Lego Gets With the PC Program

If you’re one of those people who was surprised to learn that the national anthem is inherently racist, then you were probably surprised to learn that the Lego Group—the parent company that makes Legos—has decided to pull all its advertising in London’s Daily Mail.

This may seem like small news, but it’s actually a big deal. The Daily Mail has been targeted by an activist group called Stop Funding Hate. The group says that its first precept—the very first thing it stands for—is “Freedom of speech and freedom of the press.” That said, the group’s mission is to call target companies and shame them into not advertising in three British newspapers: the Sun, the Daily Mail, and the Daily Express.

Fair enough, one supposes. Advertiser boycotts aren’t exactly the same as restricting freedom of the press. After all, this is how market forces and social change are supposed to work: People vote with their pocketbooks, and businesses adjust.

Except that’s not quite what’s going on with Legos and the Daily Mail.

For starters, what, you might ask, is the “hate” being perpetuated by the three targeted newspapers? All three are skeptical of the left’s open-borders immigration policy.

That’s it. That’s the “hate.”

Not that we should be surprised that the Lego Group was eager to be mau-maued. They’ve been invested in liberal virtue signaling for a long time.

In 2014, the company discontinued selling Lego sets with the Shell oil logo in them over opposition to Arctic drilling. This year they’re marketing a mini-fig of a stay-at-home hipster dad with a high-power corporate working wife. Like good Scandinavians, the Lego folks want you to know that they have all the right opinions.

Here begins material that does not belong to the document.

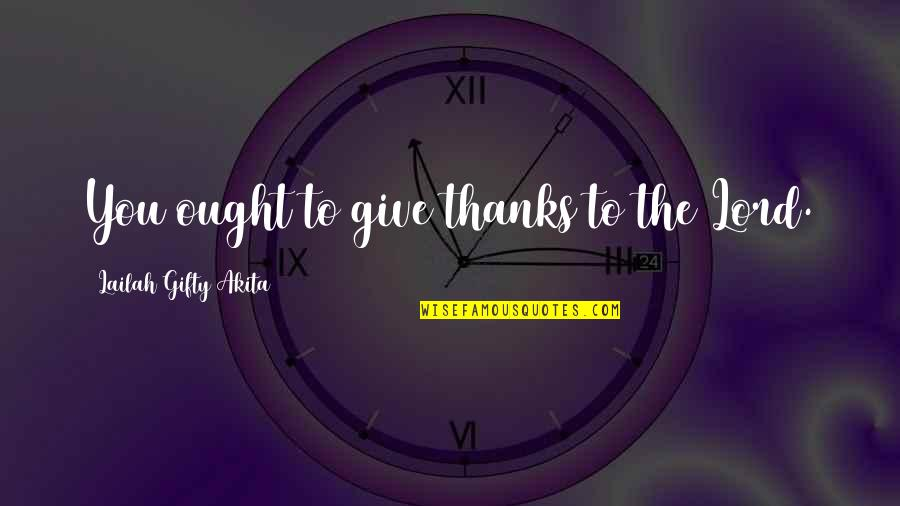 Thanks To You Quotes By Lailah Gifty Akita: You ought to give thanks to the Lord.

Not that it’s ever enough. In 2013 they were attacked by activist groups for having a Star Wars model of Jabba the Hutt’s palace that was insensitive to Muslims. In 2014 they introduced a figure in a wheelchair—and were criticized because the figure in the wheelchair was an older man and not a young child, thereby reinforcing ageist stereotypes and denying disabled children a role model. The same year the company debuted a set featuring women as super-smart scientists. Professional feminists were not placated. Here’s one in the Guardian attacking the Lego Lady Scientist set:

While writing this, I had a look at the other new figures that make up series 11 of the Lego minifigures range. There are 16 in total. Male figures include a Constable, a Barbarian, a Mountain Climber (very heroic he is too) and an Island Warrior. Female figures … hmm. Lego, you are about to lose a lot of brownie points. Apart from our scientists, there is a “Lady Robot” (who exists mainly to party), a “Pretzel Girl”, a “Diner Waitress” (who will boss you about if you don’t agree with her recommendation of which burger is best for you), and “Grandma”. I am not making those up. Read them again. I cannot tell you how much I wish I was making them up. Denmark, where Lego is based, is famed for being better at gender equality than most other countries. Yet this year, it has produced a toy range that has traditional alpha male heroes and traditional helpless (and bossy) females. That is undoubtedly damaging to both young boys and young girls, and also to the future of society.

You cannot make this up.

In the end, what the Lego-Daily Mail story really tells us is that the left has learned a great lesson from the gay marriage movement. Same-sex marriage activists won the day by convincing people that opposition to a drastic, un-democratic change in public policy was simple “hate.” The transgender project took this line and ran with it so that now opposing the redefinition of gender so that men can use women’s locker rooms and boys can compete on girls’ sports teams has been branded as “hate,” too. And now the group in England is trying to hang the same tag on any opposition to unfettered immigration. We cannot be far from the moment when favoring an increase in the Federal Reserve’s interest rate will also be said to be rooted in “hate” if the professional left opposes it.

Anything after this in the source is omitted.